MÃE, NÃO CHORE POR MIM, MERECI MORRER". (p.285)
Do outro lado desta multiplicidade de ângulos está a
crueza daquela realidade vivida pela
etíope Maaza Mengister, agora reconstruída em sua narrativa.Ela
escreve muito bem, mas não tem pena do leitor, descreve duros questionamentos
pessoais como este,
cenas terríveis, violentas e tristes como esse trecho que me deixou amargurada
um bom tempo:
CENA
TRISTE -Hoje li uma parte muito, muito,
muito triste desse livro, em que o médico Hailu tem que atender uma jovem, uma
menina como ele a vê, que devia ser uma militante, que foi pega, torturada (não
vou dar detalhes porque é bem chocante) e sua visão o leva a se perguntar
"em que livro médico ele leria sobre como tratar daquelas feridas? O que
ela teria feito de tão terrível para merecer ser apresentada coberta por um
plástico transparente como um gigantesco troféu? Horror! A menina, que estava
"fora do ar" só sussurrava "abbaye"(papai) e ele, que
também era pai, só podia responder "estou aqui". Mesmo sabendo que
ele estava, mas não o abbaye que ela procurava em seu desespero.
Poxa!
Tudo isso torna a
leitura muito desafiadora, como é tudo relacionado à Etiópia, país que mora no
meu coração e sobre o qual é sempre uma surpresa. Lembrando
que se trata de um dos dois países africanos que não foi colonizado por
europeus, para pensar a realidades
etíope é claro que todo o ideário crítico decolonial que venho construindo a
partir do contato com os cinemas africanos, não cabem como uma luva. Etiópia
não sofreu os horrores da colonização, mas nem por isso sua história tem menos
dor e sofrimentos. São muitas guerras: contra a Somália (a partir dos anos
1940), contra a Eriteia (1968) e muito violentas, sangrentas, traumáticas como a
acontecida contra a Itália de Mussolini (anos 30, que foi vencida pelas tropas “salvadoras”
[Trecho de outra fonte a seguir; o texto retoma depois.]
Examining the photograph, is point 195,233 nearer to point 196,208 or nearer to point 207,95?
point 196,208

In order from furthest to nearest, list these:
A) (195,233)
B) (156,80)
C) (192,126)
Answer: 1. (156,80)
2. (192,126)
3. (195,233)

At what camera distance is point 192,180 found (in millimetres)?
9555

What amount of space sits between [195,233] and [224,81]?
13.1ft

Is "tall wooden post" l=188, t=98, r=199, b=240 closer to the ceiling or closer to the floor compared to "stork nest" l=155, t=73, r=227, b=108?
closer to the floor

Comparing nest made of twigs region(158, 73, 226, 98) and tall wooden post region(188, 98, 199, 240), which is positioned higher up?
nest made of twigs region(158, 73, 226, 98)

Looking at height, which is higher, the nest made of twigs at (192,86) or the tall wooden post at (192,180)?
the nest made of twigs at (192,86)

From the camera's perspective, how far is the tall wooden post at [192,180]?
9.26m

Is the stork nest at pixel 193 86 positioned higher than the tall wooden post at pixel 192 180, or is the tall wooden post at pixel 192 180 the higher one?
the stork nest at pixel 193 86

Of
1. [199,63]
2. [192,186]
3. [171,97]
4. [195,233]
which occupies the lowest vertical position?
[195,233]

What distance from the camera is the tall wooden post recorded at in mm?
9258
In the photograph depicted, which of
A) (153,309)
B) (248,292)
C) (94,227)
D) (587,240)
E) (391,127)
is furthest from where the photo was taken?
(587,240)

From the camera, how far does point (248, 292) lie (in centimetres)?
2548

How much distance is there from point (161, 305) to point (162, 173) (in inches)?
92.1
de Hailé Selassié!) e acontecidas há tão pouco tempo, que ainda estavam nas memórias
recentes das personagens e das suas famílias no romance. Além da própria
guerrilha autoritária a qual estão sendo
submetidos pelos militares marxistas do Darg à época do romance.
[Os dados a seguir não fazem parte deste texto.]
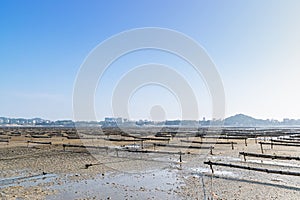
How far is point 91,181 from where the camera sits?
47.6ft

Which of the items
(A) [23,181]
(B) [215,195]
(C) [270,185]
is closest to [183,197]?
(B) [215,195]

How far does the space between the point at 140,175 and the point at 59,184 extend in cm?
500

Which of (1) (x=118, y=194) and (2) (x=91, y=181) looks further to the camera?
(2) (x=91, y=181)

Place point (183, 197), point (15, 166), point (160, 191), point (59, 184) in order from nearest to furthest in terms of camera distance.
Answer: point (183, 197), point (160, 191), point (59, 184), point (15, 166)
As cenas da atuação do Darg são as mais sangrentas, descrições de torturas executadas por militares que, infelizmente, conhecemos de relatos aqui do Brasil também na década de 1970.
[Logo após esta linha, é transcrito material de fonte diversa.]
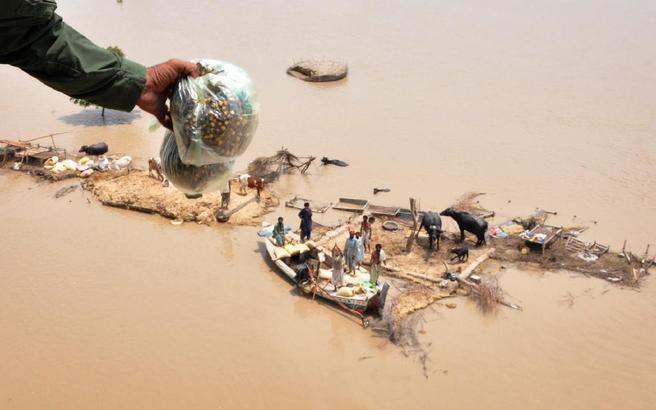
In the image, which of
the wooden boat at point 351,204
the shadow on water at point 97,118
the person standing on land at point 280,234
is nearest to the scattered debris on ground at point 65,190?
the shadow on water at point 97,118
Esse livro eu demorei muito para engrenar a leitura, queria trocar de obra o tempo todo, dai quando comecei a gostar porque a autora escreve bem, a coisa começou a ficar cada vez mais violenta, aquela crueldade de tortura militar, um horror, mas depois o capitulo final deu uma boa amarrada na narrativa, gostei muito da experiência, que foi chocante, meu querido abril, mas necessária para meu objetivo de conhecer melhor outras áfricas que me dizem respeito. Que grande romance, pena que seja apenas para aqueles que têm muita coragem de encarar essa leitura!